AAPS v. ABIM, ABFM, and Alejandro Mayorkas

So this “dissent” sounds more like a concurrence, since the judge actually agrees with the majority opinion, with the exception that he would remand the case on all of AAPS’s claims, not just some.

Conclusion

This is the decision of the Fifth Circuit, and it may be appealed to the Supreme Court. From my point of view, there are things we can learn and questions we should ask about our medical institutions. As James Madison wrote for the National Gazette, March 27, 1792:

He has an equal property in the free use of his faculties and free choice of the objects on which to employ them.

James Madison, National Gazette, March 27, 1792

That means that physicians have a property in the certifications they have earned. When those certifications, and by extension their ability to practice their profession, are threatened for any reason other than their medical actions, those doctors have been deprived of both their liberty and property without due process of law, which violates the Fifth Amendment.

No person shall … be deprived of life, liberty, or property, without due process of law;

U.S. Constitution, Amendment V

When private organizations punish doctors for what they say, it is not a violation of the First Amendment, it is a violation of the due process clause. And if the AAPS is correct, and these medical associations colluded with the Department of Justice, then the DOJ has violated the First Amendment’s Free Speech and Free Press clauses.
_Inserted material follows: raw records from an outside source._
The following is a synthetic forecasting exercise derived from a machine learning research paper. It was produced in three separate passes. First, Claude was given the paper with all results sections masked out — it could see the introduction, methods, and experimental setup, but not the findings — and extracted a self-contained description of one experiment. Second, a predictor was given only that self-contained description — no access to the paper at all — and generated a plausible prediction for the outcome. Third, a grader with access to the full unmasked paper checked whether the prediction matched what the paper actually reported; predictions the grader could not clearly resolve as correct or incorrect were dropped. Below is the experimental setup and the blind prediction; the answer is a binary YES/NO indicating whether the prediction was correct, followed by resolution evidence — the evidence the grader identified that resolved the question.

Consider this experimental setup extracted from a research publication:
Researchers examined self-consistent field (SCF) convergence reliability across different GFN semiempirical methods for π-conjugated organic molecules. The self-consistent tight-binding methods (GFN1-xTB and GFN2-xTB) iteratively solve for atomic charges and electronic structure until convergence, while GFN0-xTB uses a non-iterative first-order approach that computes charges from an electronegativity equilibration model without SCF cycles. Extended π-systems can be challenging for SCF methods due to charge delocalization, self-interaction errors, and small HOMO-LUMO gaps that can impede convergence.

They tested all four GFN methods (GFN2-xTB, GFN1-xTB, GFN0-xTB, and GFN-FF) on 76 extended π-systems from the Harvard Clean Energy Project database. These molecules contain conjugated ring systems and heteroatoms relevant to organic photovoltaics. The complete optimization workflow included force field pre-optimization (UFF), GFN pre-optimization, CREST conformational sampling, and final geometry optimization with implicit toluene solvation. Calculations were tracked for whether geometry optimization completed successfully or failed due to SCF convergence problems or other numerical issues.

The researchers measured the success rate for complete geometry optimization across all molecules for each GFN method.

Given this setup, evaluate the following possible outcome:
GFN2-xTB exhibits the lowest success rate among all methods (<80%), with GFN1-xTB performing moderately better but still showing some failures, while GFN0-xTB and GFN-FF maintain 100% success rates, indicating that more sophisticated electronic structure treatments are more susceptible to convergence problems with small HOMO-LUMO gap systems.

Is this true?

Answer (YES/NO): NO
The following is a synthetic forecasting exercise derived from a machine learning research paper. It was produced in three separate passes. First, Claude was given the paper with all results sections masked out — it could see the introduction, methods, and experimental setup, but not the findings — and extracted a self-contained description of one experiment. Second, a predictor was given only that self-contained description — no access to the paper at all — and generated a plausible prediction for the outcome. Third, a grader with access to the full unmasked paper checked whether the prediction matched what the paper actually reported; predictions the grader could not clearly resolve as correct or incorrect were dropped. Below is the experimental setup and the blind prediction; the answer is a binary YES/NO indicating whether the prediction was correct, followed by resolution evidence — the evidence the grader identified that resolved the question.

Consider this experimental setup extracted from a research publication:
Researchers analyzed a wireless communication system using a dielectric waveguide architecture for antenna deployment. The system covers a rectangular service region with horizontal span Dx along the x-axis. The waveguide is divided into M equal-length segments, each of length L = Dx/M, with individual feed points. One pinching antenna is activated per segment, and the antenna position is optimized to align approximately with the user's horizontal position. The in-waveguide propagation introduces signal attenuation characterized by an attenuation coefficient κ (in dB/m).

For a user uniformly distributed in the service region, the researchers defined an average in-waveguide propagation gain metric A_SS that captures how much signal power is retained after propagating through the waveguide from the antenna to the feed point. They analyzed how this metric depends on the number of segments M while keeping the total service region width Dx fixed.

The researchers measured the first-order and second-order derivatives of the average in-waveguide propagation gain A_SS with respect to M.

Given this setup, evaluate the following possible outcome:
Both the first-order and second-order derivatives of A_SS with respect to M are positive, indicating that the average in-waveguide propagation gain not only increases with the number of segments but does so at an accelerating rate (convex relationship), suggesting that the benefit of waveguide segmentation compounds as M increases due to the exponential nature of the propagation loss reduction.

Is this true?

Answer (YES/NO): NO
This is the conundrum: Do we want government bureaucrats to regulate the qualification of doctors or do we want other doctors to do so? As Judge Ho said, doctors are just as susceptible to peer pressure and careerism as anyone. So where does that leave us? I think the best solution is to treat medical certifications as the property they were designed to be. If a doctor can pass the exam, they not only hold the certification, but it is their property. Like any other property, it should only be taken away when it is used unjustly. In other words, not because of what a physician says or writes, but for violations of the standards in the exams that led to the certification. I think both the association, and members of its various boards, should be held liable for the unjust abuses of their certification powers. After all, if you cannot sue the entities that has taken your property unjustly, how can you seek a redress of your grievance?

I also think, since the power to regulate medical care is not delegated to the United States, any department or agency thereof should be prohibited from influencing their standard by criminal statute. It is not enough to simply say a department or agency cannot influence board standards, but there must be punishment for those who do.

I cannot think of another way to constitutionally protect both the medical profession and the professionals that practice it. If we want to avoid future politicization of medical boards, then they must be held accountable for their actions. If the board can justify their actions to rescind someone’s certification based on their actions, they are fulfilling their role in protecting us from unqualified doctors. If they cannot defend their actions, they are not qualified to question the fitness of doctors to practice.